300.000 Franzosen sind zuvor gegen die Homo-Ehe und das Adoptionsrecht, das Lesben und Schwule damit auch erhalten, in Paris auf die Straße gegangen. "Für die Mama-Papa-Kind-Ehe", stand auf vielen Plakaten. Vom "ersten Schritt zur Menschenzucht" schrieben die Organisatoren auf ihrer Internetseite. Eine Parole der ultrarechten Katholiken lautete im Netz: "Heute die Homo-Ehe, morgen die Polygamie".  Obwohl sich laut einer aktuellen Befragung des Meinungsinstituts Ifop zwei Drittel der Franzosen für die Ehe für alle aussprechen, ist das Recht zur Adoption für homosexuelle Paare sehr umstritten.

Raphaelle Munier ärgert sich, sie glaubt: "Sie richten, ohne einen einzigen Fall zu kennen." Im vorigen Frühjahr hat die damals 19-Jährige gemeinsam mit dem Sexologen Alexandre Chevalier den Verein Kinder wie andere auch (DECLA) ins Leben gerufen. "Wir wollten zeigen, dass es uns gut damit geht", erklärt Munier.

"Beide Mütter hatten ihre Rolle"

Nach der Trennung ihrer Eltern, Munier war damals gerade zwei Jahre alt, zog die Mutter mit einer Frau zusammen. Ihren Vater sah sie zweimal im Monat. "Bei ihm habe ich mich nie zu Hause gefühlt", erzählt sie. "Es war eigentlich ganz normal für mich zwei Mütter zu haben." Erst als sie in die Schule kam, fiel ihr auf: "Bei den anderen ist das anders."
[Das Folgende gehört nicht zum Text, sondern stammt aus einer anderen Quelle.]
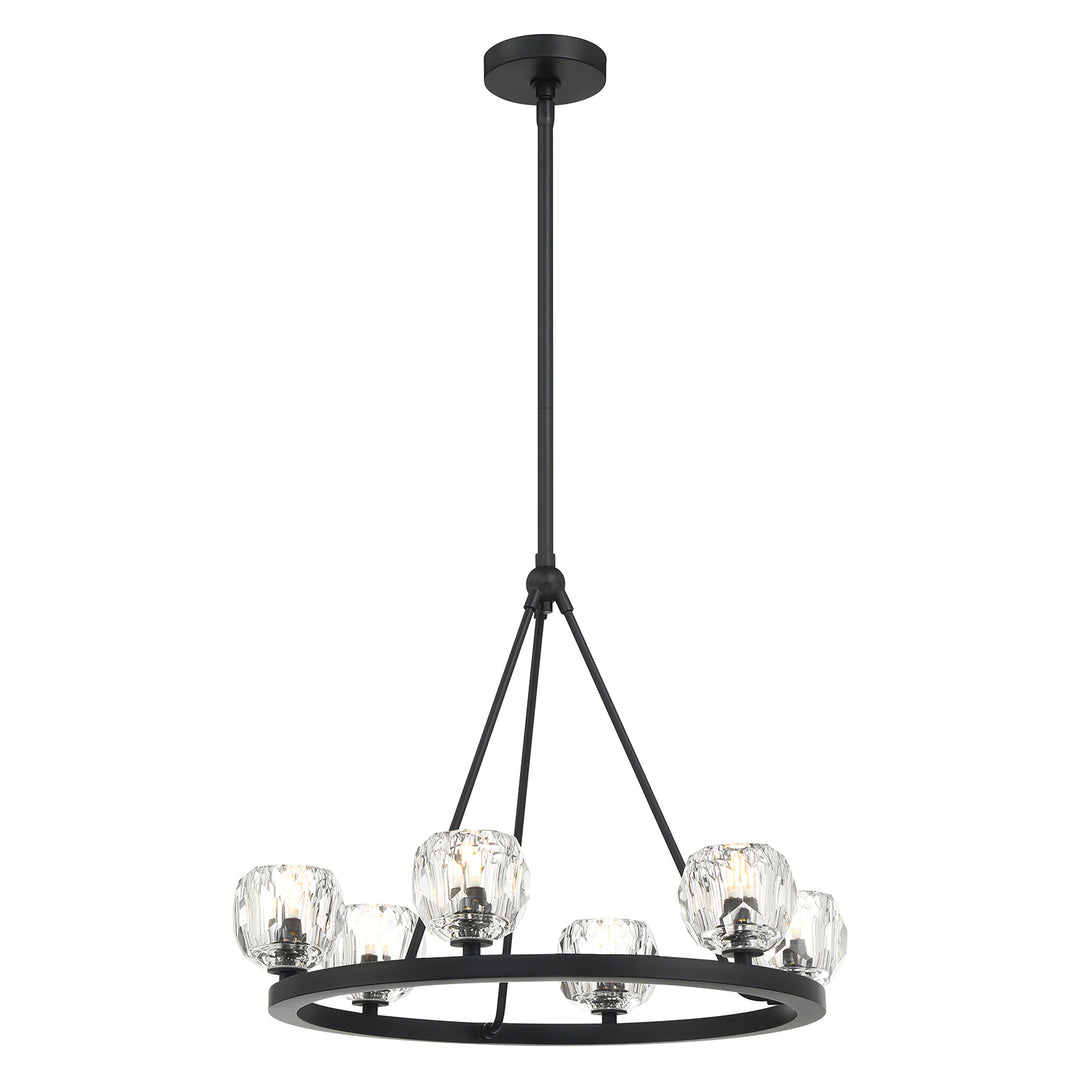 Aragon 24'' LED Chandelier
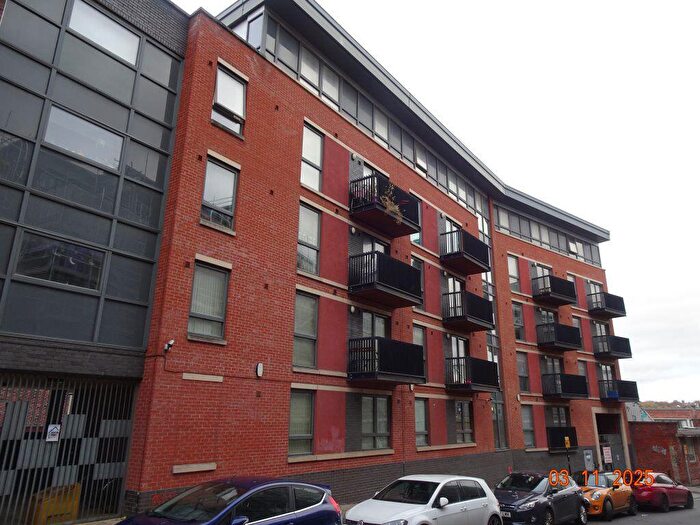 1 Bedroom Apartment To Rent In Ashton Point, Upper Allen Street, S3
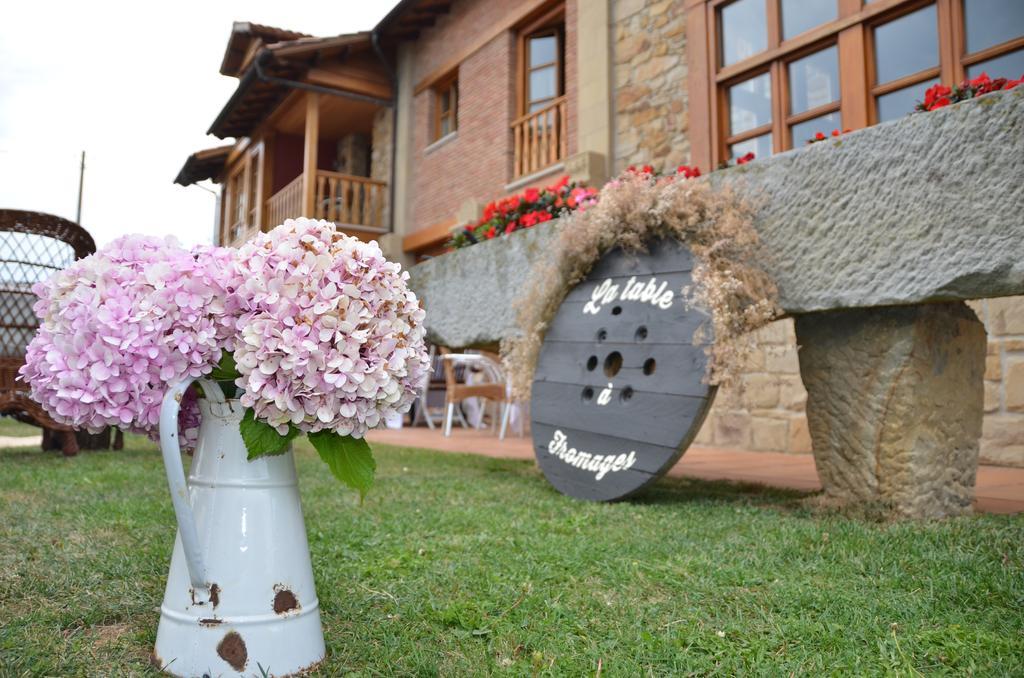 Hotel Casona De Tresali Argüero Exterior foto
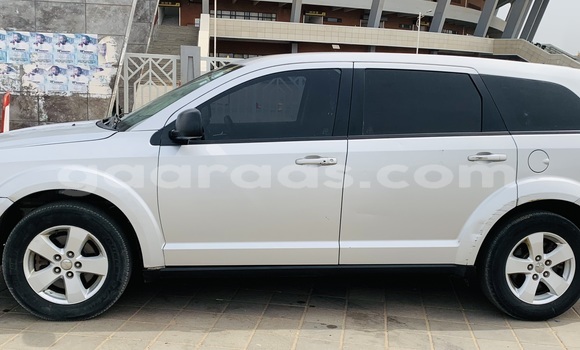 Dieundeu Occasion Dodge Journey Silver Auto in Dakar in Dakar Dieundeu Occasion Dodge Journey Silver Auto in Dakar in Dakar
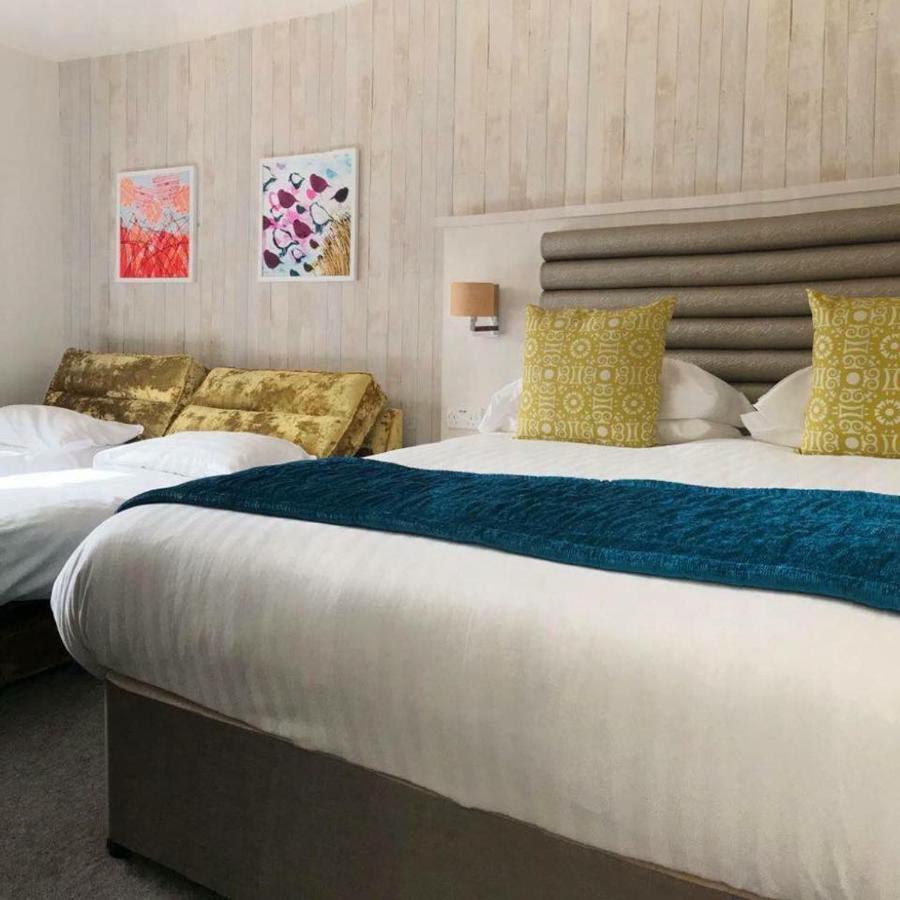 St Ives Hotel Lytham St Annes Ngoại thất bức ảnh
Aus Scham hat sie viele Jahre vermieden, außerhalb der Familie darüber zu reden. Dabei sei zu Hause alles ganz einfach gewesen: "Beide Mütter hatten ihre Rolle. Die eine gab mir, was  der anderen fehlte." Als sie 17 Jahre alt war, überredete eine Schulfreundin sie schließlich, offen darüber zu sprechen. "Es tat gut, endlich mit diesen Gerüchten aufzuhören", sagt Munier im Nachhinein.